労組、人材派遣の労働者の福利厚生の向上を政府に要求
近年の人材派遣業の増加に伴い、派遣労働者の権利の保護が問題となっている。2003年11月24日の夜半、約1000人の労働者らが、雇用のアウトソーシングの禁止と労働者の保護を求め、労働省周辺をデモ行進した。
人材派遣に対する需要の増加
1997年の経済危機以後、柔軟的な雇用(従業員の人数調整を容易にするため)への需要が高まり、80年代後半の経済成長時にも増加した人材派遣業が再び脚光を浴びることになった。また、地方の出稼ぎ労働者らが派遣業者に登録し、短期的な雇用に従事しているという例もある(詳細は2003年11月タイ海外労働情報、「海外労働時報」2002年10月号を参照)。
要求の内容
今回のデモ行進は、民主労働組合(Democratic Labor Unions)の連盟組織が中心となり行われた。ソムソス組合代表は、現在労働のアウトソーシングが増加している背景には企業のコスト削減意識が大きく影響しており、現行の労働法が不十分なために派遣労働者の権利が守られていないことを訴えた。

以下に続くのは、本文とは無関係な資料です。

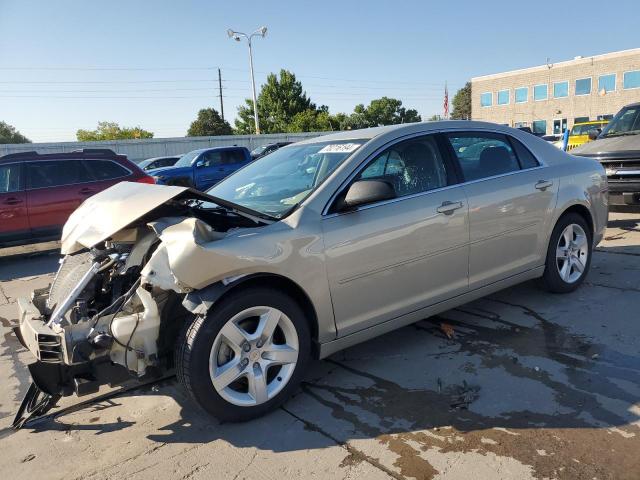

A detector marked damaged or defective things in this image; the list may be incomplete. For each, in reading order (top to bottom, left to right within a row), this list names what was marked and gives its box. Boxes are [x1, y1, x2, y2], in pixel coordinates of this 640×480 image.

crumpled hood [572, 133, 640, 158]
crumpled hood [61, 181, 214, 255]
damaged sedan [12, 122, 608, 426]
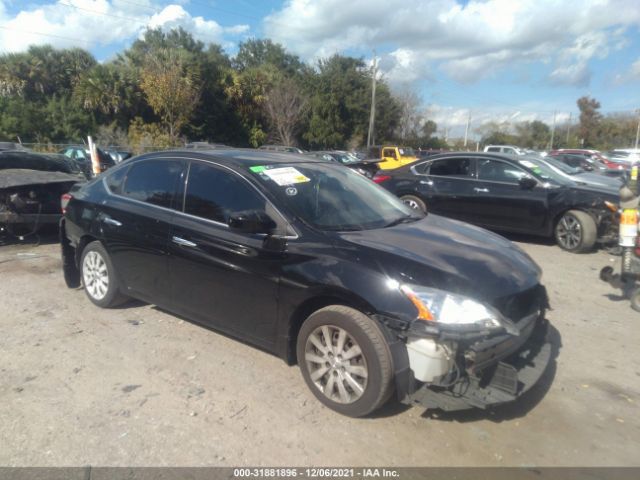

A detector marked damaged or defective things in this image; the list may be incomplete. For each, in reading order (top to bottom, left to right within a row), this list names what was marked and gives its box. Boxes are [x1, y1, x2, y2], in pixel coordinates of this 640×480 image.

dark damaged car [0, 149, 84, 233]
dark damaged car [378, 153, 616, 251]
dark damaged car [60, 150, 552, 416]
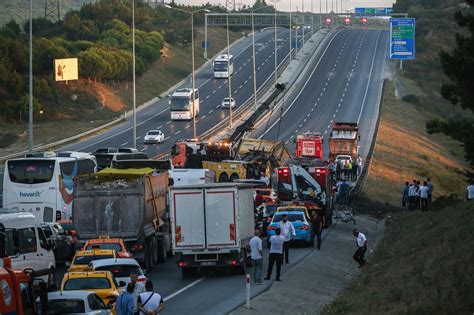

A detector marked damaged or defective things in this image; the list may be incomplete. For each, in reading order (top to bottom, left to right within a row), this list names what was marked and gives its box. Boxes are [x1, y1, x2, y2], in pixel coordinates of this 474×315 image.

crashed truck [72, 169, 170, 270]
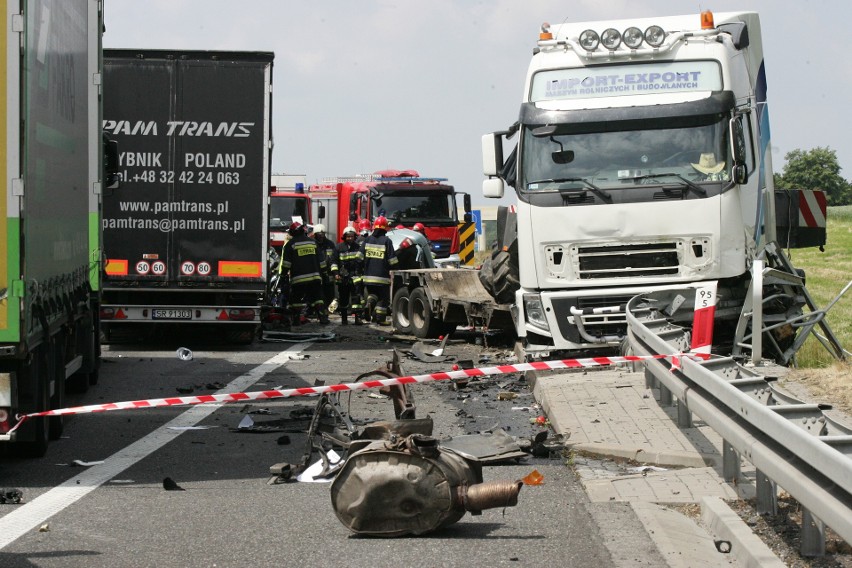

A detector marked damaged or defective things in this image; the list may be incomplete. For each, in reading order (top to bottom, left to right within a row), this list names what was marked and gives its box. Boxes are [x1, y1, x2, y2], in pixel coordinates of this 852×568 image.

crushed vehicle wreck [330, 434, 524, 536]
broken plastic fragment [520, 468, 544, 486]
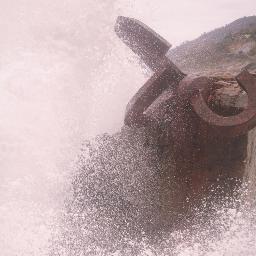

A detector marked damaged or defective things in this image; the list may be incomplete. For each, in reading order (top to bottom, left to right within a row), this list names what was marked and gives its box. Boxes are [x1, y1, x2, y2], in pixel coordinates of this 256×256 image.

rusty metal object [115, 16, 256, 138]
rusted metal ring [190, 70, 256, 137]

デモ行進は2003年10月にバンコクで開催されたAPEC首脳会議の際に提出された労働者の権利を守るための請願書を補完するものだという。
具体的には、1.児童出産手当の引き上げ、2.失業者が社会保障基金へ支払う192バーツの負担金の引き下げ、3.県別の賃金委員会の解散、4.最低賃金、全国一率200バーツ制の導入、5.雇用におけるアウトソーシングの禁止、の5点を請願書として提出したという。

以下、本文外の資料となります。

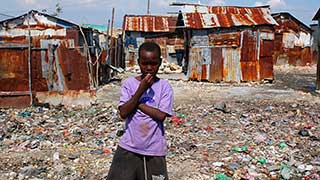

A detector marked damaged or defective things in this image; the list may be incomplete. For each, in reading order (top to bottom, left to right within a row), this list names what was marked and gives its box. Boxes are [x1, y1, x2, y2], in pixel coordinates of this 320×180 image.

rusty corrugated metal roof [122, 14, 178, 32]
rusty sheet metal [122, 14, 178, 32]
rusty corrugated metal roof [181, 5, 276, 28]
rusty sheet metal [182, 5, 278, 28]
rusty sheet metal [224, 47, 241, 82]
rusty sheet metal [35, 89, 96, 107]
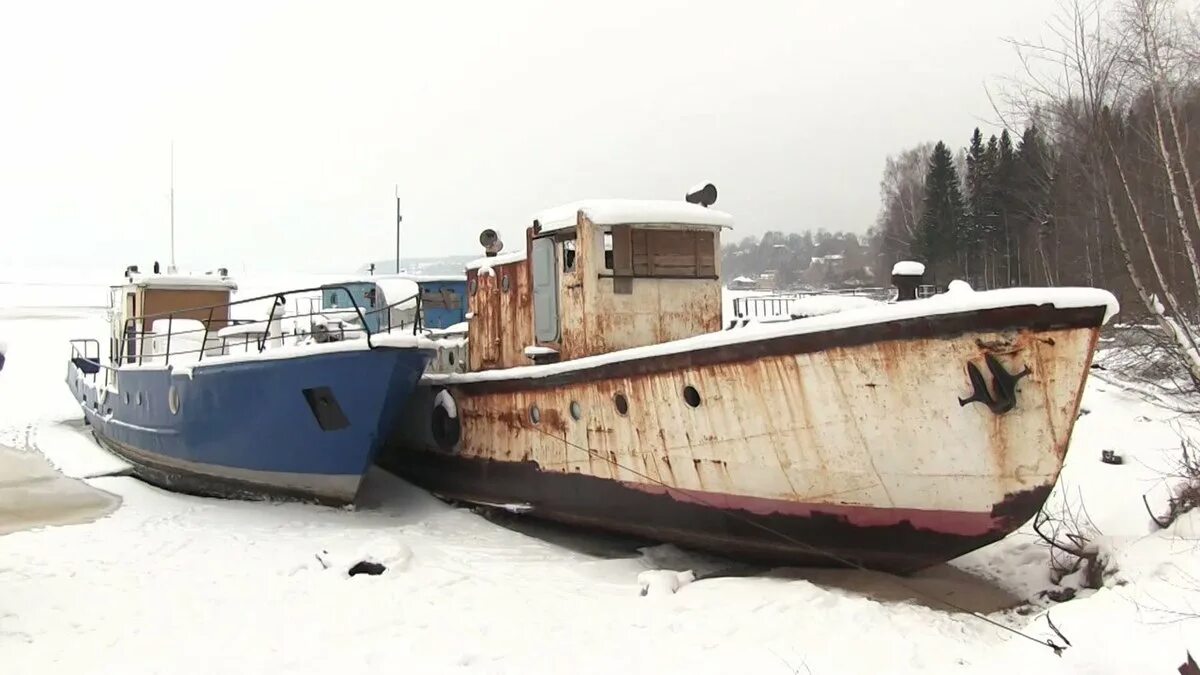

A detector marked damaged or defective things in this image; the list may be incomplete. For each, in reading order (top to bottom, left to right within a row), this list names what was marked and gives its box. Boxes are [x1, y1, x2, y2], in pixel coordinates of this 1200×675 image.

corroded metal hull [382, 304, 1104, 572]
rusty abandoned boat [380, 187, 1120, 572]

ウライワン労相は、すでに1.の児童出産手当を6000バーツ支給することには合意しているが、ソムソス代表は、この額が現実的でないと主張している。出産費用の平均は約1万バーツ程度で、多くの女性が出産のためにローンを組んだり、借金をしたりしている現実を理解してほしいと、さらなる引き上げを求めている。